Source extract>
┏━━
# Would this led be suitable?



## Bertie (2 Dec 2013)

Hi,
I have thought about led but they all seem way over what I can afford.
Would this be a suitable cost effective led for a planted tank?	 LED Aquarium Light 36" Double Hi Lumen Planted tank Light Fixture | eBay

Part of my thinking is that it would be cheaper to run than my T5s

Thanks


----------



## darren636 (2 Dec 2013)

Beamsworks are not very bright.


----------



## Bertie (2 Dec 2013)

Thanks darren, guess that rules it out then.....them not being very bright sounds a bit like me


----------



## foxfish (2 Dec 2013)

Hi Bert, happy Christmas.
You whole tank probably cost about £35 a year to run in electricity or about 8-12 p a day.


----------



## Bertie (2 Dec 2013)

Hi foxfish and a Happy One from me although I am a bit of a bah humbug 
You mean my tank? The filter is 55w, 2 x 45w lights @ 7 days x 7hrs, 3, 1.6 Nuwave circ pumps and a 200w heater. My maths, is like the rest of me...........lacking, and as the heater comes on more in the winter (so have no idea of yearly cost). But I am trying to think ahead to when we are both on fixed income pensions very soon, and the missus will be moaning about the cost of everything, so I am trying to exploit the yuletide goodwill to my benefit.


----------



## foxfish (2 Dec 2013)

Lights, 90w 7 hours a day = about 6p a day.
Search for eclectic calculator on Google.


----------



## James D (2 Dec 2013)
┗━━
Records provided>
┏━━
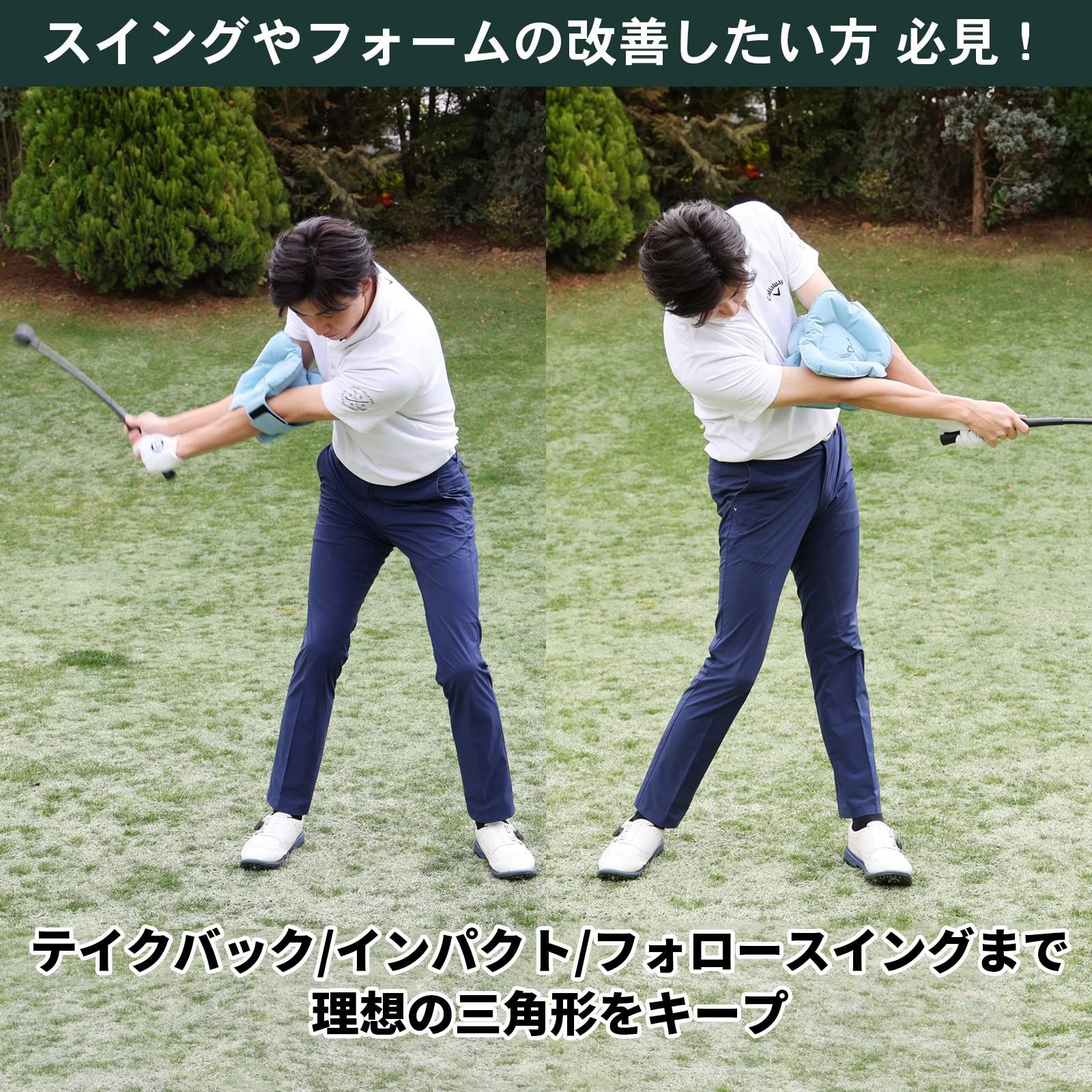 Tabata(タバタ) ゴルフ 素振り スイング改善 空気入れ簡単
┗━━
┏━━
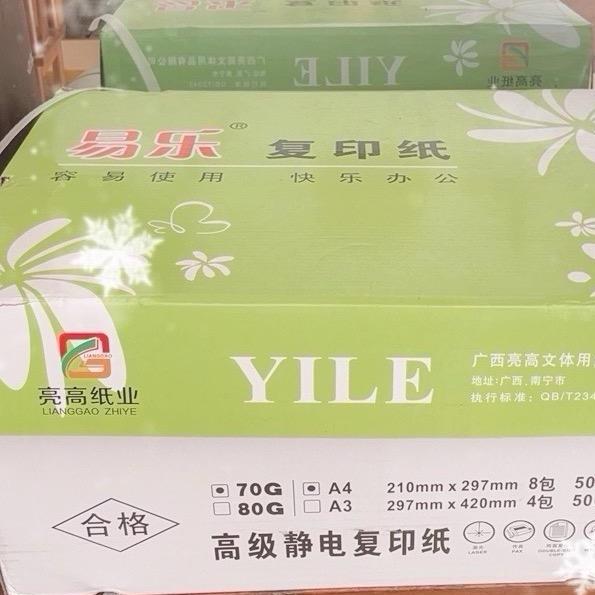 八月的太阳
┗━━
Using the information>
1) Please copy the stretch of the aquarium lighting thread from "Hi foxfish and" through "calculator on Google." word for word.
2) Extend the aquarium lighting thread onward from the point where it stops.

Answer list>
1)
Hi foxfish and a Happy One from me although I am a bit of a bah humbug 
You mean my tank? The filter is 55w, 2 x 45w lights @ 7 days x 7hrs, 3, 1.6 Nuwave circ pumps and a 200w heater. My maths, is like the rest of me...........lacking, and as the heater comes on more in the winter (so have no idea of yearly cost). But I am trying to think ahead to when we are both on fixed income pensions very soon, and the missus will be moaning about the cost of everything, so I am trying to exploit the yuletide goodwill to my benefit.


----------



## foxfish (2 Dec 2013)

Lights, 90w 7 hours a day = about 6p a day.
Search for eclectic calculator on Google.

2)
I haven't tried one of those particular LEDs, so take my comments with a pinch of salt, but to write it off for being not very bright seems a bit harsh. I'm very happy with my plant health and growth and my LED doesn't look that bright. I'm not recommending one like mine BTW, I haven't seen your set up but it works ok for me.


----------



## Bertie (2 Dec 2013)

Thanks James,
I have shelved the idea for the moment as the wife does not want an overhead lighting system!! But she has agreed that if/when my current light system packs up I have talked her into allowing me to purchase two of the new Arcadia Classica Stretch led.
She did agree with a stern warning that if the lighting unit packed up any time soon,she would be very,very suspicious.  I will have to be subtle


----------



## kirk (2 Dec 2013)

Hi Bertie, I'm getting tired of trying to sort out the led lighting I desire, I've been far too naughty for Santa to turn up baring crees and stainless sheet riv Nuts etc.   cannot justify spending £300+ on something capable of doing the job and also looking nice.   There's too many self build options I can't make my mind up. it's all the calculations that stop me going for it.


----------



## terry82517 (2 Dec 2013)

In Exactly the same boat ^


----------



## justin85 (3 Dec 2013)

I have used the 24" version of the Beamswork to good effect, when used with Co2, Ferts and a good maintenance routine this light unit would be plenty bright enough for your needs.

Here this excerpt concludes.